Convert the entries from their start through the line containing "2.50 metres" into a numbered list, one line per number, skipping blank lines and leaving out the pictures.

>>>

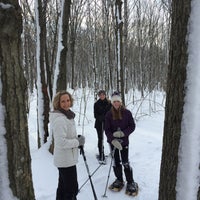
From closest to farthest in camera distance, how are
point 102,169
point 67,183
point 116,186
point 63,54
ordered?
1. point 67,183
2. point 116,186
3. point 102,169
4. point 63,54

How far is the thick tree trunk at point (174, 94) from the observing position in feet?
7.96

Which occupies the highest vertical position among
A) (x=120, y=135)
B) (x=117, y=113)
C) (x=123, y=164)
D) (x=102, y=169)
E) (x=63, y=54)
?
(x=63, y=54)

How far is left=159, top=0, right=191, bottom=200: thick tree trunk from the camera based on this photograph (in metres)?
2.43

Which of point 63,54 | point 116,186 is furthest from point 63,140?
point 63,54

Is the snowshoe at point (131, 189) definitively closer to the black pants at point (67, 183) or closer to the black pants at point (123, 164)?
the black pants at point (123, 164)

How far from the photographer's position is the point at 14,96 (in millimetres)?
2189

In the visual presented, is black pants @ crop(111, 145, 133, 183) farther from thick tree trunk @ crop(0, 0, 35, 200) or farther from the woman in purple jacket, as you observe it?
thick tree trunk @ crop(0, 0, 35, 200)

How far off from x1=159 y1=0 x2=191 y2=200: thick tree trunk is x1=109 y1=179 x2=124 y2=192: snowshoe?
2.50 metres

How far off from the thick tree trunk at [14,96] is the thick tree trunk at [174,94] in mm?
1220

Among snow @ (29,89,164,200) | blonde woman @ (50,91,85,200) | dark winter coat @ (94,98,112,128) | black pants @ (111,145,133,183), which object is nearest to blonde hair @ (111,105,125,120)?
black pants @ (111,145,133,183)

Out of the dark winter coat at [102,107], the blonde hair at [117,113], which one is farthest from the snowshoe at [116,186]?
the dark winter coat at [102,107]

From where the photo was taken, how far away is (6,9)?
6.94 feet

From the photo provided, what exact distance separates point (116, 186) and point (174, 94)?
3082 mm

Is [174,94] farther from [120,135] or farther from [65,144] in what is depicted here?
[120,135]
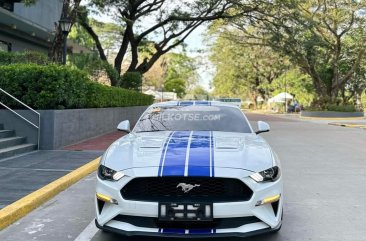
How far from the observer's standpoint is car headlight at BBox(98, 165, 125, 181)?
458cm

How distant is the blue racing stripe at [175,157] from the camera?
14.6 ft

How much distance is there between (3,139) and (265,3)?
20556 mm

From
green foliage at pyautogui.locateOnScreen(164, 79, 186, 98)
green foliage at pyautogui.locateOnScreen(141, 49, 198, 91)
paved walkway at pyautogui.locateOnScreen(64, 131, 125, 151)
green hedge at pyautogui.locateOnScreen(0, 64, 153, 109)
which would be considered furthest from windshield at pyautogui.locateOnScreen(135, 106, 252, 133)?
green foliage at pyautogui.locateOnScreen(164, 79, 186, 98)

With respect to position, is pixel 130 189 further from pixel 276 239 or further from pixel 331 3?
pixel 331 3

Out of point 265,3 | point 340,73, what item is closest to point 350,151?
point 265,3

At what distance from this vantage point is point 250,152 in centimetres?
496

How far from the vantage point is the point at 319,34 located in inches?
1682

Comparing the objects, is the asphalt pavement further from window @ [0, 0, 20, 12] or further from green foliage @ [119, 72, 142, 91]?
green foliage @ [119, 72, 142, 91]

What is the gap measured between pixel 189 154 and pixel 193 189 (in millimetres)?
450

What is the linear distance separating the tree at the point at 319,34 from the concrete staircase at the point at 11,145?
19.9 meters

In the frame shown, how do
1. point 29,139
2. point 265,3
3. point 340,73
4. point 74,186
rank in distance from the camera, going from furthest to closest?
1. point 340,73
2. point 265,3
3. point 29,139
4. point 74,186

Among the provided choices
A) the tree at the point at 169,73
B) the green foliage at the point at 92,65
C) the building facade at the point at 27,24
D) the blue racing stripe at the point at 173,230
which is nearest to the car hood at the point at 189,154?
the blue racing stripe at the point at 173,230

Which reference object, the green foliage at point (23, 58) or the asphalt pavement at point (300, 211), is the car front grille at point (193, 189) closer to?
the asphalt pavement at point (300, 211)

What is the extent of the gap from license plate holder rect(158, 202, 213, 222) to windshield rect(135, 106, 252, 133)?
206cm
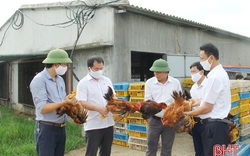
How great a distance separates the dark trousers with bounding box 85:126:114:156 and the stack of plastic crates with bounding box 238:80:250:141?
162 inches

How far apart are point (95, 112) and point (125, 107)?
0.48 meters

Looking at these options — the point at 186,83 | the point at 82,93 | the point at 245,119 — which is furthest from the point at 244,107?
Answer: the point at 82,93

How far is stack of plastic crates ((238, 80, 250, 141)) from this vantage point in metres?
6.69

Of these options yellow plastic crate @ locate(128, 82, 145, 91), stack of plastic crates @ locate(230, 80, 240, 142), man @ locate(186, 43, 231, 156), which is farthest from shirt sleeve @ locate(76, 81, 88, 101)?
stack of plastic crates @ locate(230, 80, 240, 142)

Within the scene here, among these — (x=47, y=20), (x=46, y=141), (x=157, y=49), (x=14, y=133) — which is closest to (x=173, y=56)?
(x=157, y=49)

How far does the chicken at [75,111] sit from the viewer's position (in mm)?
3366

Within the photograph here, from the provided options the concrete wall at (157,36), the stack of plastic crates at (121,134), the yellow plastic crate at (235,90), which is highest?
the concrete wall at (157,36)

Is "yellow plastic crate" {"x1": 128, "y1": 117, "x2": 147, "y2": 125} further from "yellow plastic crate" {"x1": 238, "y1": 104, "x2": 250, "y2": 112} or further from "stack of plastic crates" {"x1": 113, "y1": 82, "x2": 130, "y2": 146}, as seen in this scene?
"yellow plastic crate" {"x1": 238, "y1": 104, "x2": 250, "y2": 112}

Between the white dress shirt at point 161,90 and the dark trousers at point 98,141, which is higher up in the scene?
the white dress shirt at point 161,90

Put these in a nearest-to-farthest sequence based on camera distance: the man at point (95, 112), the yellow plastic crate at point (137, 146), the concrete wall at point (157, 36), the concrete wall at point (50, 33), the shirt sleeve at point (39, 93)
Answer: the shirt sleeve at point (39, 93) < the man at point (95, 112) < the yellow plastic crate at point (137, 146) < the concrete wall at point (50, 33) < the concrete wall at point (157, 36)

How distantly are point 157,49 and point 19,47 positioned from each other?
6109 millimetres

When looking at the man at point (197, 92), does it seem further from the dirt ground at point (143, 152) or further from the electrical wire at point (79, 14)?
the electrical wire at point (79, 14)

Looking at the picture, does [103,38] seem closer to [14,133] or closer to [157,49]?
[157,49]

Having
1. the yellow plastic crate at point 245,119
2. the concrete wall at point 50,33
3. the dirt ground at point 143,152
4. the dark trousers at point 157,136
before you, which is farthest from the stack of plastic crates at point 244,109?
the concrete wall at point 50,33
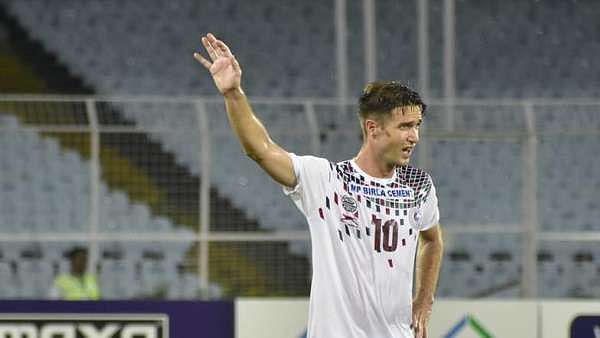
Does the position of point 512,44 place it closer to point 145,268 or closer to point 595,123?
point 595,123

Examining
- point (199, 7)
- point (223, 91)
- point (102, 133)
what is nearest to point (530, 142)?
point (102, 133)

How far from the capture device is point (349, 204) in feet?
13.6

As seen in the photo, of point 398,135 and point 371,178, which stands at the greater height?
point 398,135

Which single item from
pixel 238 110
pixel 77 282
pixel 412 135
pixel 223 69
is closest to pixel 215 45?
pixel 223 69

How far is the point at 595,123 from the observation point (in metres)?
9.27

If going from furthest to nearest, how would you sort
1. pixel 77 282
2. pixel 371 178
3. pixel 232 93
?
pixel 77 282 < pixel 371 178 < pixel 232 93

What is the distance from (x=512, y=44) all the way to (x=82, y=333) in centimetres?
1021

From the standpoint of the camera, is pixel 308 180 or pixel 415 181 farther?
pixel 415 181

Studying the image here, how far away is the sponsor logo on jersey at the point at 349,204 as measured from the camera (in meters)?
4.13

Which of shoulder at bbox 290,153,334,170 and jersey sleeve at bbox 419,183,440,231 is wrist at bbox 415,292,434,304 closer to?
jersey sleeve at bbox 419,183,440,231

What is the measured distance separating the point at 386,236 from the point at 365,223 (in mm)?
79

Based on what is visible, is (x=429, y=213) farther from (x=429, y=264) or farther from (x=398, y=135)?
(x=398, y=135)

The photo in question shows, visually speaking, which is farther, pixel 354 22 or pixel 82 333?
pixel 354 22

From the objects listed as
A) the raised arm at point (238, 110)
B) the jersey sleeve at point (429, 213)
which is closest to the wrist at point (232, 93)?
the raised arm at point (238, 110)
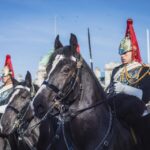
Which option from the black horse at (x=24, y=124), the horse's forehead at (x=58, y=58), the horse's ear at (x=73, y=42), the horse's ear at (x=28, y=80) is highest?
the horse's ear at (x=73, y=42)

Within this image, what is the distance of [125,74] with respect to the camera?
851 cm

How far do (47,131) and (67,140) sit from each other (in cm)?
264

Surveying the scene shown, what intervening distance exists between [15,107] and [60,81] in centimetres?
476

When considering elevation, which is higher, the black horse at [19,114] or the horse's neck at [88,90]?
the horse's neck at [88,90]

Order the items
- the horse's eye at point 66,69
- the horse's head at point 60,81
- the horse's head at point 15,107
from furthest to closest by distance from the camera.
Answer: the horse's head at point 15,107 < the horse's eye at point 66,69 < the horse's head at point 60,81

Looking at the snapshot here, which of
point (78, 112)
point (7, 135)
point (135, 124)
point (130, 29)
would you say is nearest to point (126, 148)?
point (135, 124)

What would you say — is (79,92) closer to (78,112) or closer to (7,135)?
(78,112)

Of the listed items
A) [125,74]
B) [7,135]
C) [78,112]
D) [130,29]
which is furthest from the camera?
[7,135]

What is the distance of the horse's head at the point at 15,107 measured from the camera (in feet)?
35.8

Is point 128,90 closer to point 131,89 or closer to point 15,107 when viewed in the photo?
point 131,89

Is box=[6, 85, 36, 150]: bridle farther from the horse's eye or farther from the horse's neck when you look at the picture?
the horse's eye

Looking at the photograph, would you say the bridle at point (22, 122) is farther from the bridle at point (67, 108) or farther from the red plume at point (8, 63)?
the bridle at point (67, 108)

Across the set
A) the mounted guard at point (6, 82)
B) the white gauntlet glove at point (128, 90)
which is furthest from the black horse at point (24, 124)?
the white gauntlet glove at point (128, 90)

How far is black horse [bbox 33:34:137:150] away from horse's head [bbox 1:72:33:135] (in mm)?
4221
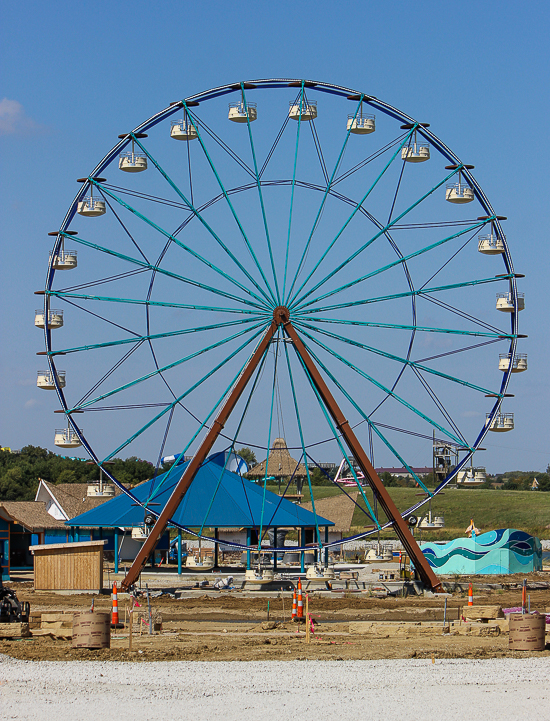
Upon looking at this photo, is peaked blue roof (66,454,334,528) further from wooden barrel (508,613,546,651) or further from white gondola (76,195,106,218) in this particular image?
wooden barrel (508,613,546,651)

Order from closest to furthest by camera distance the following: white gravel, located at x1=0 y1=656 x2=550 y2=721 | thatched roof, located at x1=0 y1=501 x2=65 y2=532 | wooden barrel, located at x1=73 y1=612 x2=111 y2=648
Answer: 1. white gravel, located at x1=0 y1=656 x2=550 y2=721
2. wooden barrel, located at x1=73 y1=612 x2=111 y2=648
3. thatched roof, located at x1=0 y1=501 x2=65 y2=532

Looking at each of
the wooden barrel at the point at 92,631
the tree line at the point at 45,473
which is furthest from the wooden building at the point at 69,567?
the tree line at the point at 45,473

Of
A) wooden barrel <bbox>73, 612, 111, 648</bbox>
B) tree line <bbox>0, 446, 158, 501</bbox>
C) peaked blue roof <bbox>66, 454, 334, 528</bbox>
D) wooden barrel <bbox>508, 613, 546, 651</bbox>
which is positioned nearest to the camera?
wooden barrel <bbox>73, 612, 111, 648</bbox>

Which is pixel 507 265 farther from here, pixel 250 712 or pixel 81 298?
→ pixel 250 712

<<<

- _SOLVED EXERCISE_:
1. From closest to farthest in camera distance, how are
2. point 102,169
3. point 67,183
4. point 116,186
5. point 63,54
6. ordered?
7. 1. point 67,183
8. 2. point 116,186
9. 3. point 102,169
10. 4. point 63,54
11. How far is the thick tree trunk at point (174, 94) from the observing position in feet?
12. 7.96
13. Which occupies the highest vertical position among
14. A) (x=120, y=135)
15. B) (x=117, y=113)
16. C) (x=123, y=164)
17. D) (x=102, y=169)
18. E) (x=63, y=54)
19. ?
20. (x=63, y=54)
21. How far is left=159, top=0, right=191, bottom=200: thick tree trunk from the camera based on this photograph (in metres)?
22. 2.43
23. Which of point 63,54 | point 116,186 is furthest from point 63,140?
24. point 63,54
25. Is the snowshoe at point (131, 189) definitively closer to the black pants at point (67, 183) or closer to the black pants at point (123, 164)?
26. the black pants at point (123, 164)
27. How far from the photographer's position is the point at 14,96 (in millimetres)?
28. 2189
29. In the visual presented, is black pants @ crop(111, 145, 133, 183) farther from thick tree trunk @ crop(0, 0, 35, 200) or farther from the woman in purple jacket, as you observe it?
30. thick tree trunk @ crop(0, 0, 35, 200)
31. How far off from x1=159 y1=0 x2=191 y2=200: thick tree trunk is x1=109 y1=179 x2=124 y2=192: snowshoe?
32. 2.50 metres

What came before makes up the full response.